Yup, that was what he’d been reduced to—a charity case.

“I’m happy to do what I can, Judge.” Elise’s parting smile was sunny. So why didn’t Jack feel more relieved?

 

 

When the doorbell rang, Elise was satisfied. Her house was cleaner than it had been in a long time. She’d changed the sheets, put out fresh towels, and squeezed in time for a proper bath. With perfumed bath salts, even. She was wearing her cherry-red silk shorty robe and precious little else.

She was ready for sex. Good old-fashioned, rumple-the-sheets, make-the-earth-move sex. She smelled good. She looked good. And she felt both in control and curiously empowered by her decision to sleep with Blackjack McIntyre. She reached for the doorknob just as the bell rang again.

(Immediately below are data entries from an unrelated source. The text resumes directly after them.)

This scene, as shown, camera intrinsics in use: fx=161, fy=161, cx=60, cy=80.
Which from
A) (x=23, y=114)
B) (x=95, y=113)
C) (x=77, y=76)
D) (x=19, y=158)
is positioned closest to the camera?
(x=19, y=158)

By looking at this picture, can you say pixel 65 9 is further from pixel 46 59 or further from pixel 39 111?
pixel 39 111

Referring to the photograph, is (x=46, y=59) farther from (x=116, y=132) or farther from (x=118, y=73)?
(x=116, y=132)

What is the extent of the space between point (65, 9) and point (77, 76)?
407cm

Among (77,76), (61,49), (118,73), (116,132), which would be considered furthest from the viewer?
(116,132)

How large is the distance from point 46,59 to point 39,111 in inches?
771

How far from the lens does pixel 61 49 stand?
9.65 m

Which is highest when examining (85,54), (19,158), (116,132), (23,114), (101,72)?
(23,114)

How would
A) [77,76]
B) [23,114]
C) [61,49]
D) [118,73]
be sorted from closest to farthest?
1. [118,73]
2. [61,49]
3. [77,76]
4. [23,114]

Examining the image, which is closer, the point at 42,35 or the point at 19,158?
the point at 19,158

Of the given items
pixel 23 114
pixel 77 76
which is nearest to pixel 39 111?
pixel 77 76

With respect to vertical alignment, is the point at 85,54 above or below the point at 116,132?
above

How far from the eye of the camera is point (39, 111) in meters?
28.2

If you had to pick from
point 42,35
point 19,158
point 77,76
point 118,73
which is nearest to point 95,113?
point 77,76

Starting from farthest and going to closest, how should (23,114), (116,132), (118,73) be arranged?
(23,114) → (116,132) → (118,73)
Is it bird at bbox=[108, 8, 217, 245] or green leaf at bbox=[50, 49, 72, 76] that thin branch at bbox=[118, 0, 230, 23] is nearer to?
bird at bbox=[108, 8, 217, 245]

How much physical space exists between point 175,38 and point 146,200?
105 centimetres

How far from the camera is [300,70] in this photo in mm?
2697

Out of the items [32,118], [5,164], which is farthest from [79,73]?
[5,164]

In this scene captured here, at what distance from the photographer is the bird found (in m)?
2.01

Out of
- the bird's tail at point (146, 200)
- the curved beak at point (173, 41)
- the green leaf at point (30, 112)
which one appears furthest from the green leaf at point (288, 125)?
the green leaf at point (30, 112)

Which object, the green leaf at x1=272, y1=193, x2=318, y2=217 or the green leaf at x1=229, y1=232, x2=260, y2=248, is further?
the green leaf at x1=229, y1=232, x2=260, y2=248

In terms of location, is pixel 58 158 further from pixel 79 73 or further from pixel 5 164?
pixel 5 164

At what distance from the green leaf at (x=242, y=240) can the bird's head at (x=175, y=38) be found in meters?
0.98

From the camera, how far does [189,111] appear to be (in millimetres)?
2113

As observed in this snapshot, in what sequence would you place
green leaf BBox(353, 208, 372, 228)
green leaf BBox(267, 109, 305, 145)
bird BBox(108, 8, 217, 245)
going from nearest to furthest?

“Hi.” She smiled at him. “Come on in.”

He looked very formal. Impeccable gray flannel overcoat, open over a dashing suit. He might be infuriating, but the man could dress. Elise salivated, thinking about taking all that clothing off him, one piece at a time.

“These are for you.” He handed her a bag with a florist’s logo. Inside was a shallow box holding an arrangement of roses and lilies in a crystal bowl.

“Ooh, these are stunning.” She waved at the hall coat closet as she walked toward the kitchen. “You can hang your coat there.”

Elise glanced back. He was still wearing the coat, and he was frowning, presumably annoyed that things weren’t going as planned. She wanted to laugh at how predictable he was.

She unpacked the bouquet, admired the bowl, and put the flowers in pride of place on her dining room table. Maybe later she would put them in the bedroom.

“I made a reservation for seven-thirty,” Jack said carefully. He was standing in the doorway of the living room, ready to head right out. He held his wrist like he wanted to refer to his watch but was too polite.

Elise grinned at him and pointed. “The phone’s over there. You can cancel the reservation.”

His frown tightened. “You’re not feeling well?”

“On the contrary, I feel great.” She walked over to him, placing her hands on his coat lapels. “Are you sure you won’t take off this coat?”

“No. I mean, yes. I’m sure.” He stepped back a few inches. He looked stern and unwavering—a bit like he had when he’d been prosecuting Philly’s mob boss Dino “T-Rex” Reggiano. No sense of humor, clearly. Either that, or he was about to find her in contempt of court.

“Jack,” she soothed. “I can feed you if you’re hungry. Gusto’s delivers. It’s pretty good pizza.”

The offer seemed to startle him, which warmed her cynical heart no end. She watched as he considered his options.

“I would prefer to take you out to dinner. If you’ll uh, put on some clothes,” he said, studiously not noticing her breasts, which felt very perky under the thin silk of her robe. “I’ll have Gino put back our reservation at La Famiglia.”

“I don’t need to be wined and dined. I’m happy to skip straight to dessert. And by ‘dessert,’ of course, I mean sex.”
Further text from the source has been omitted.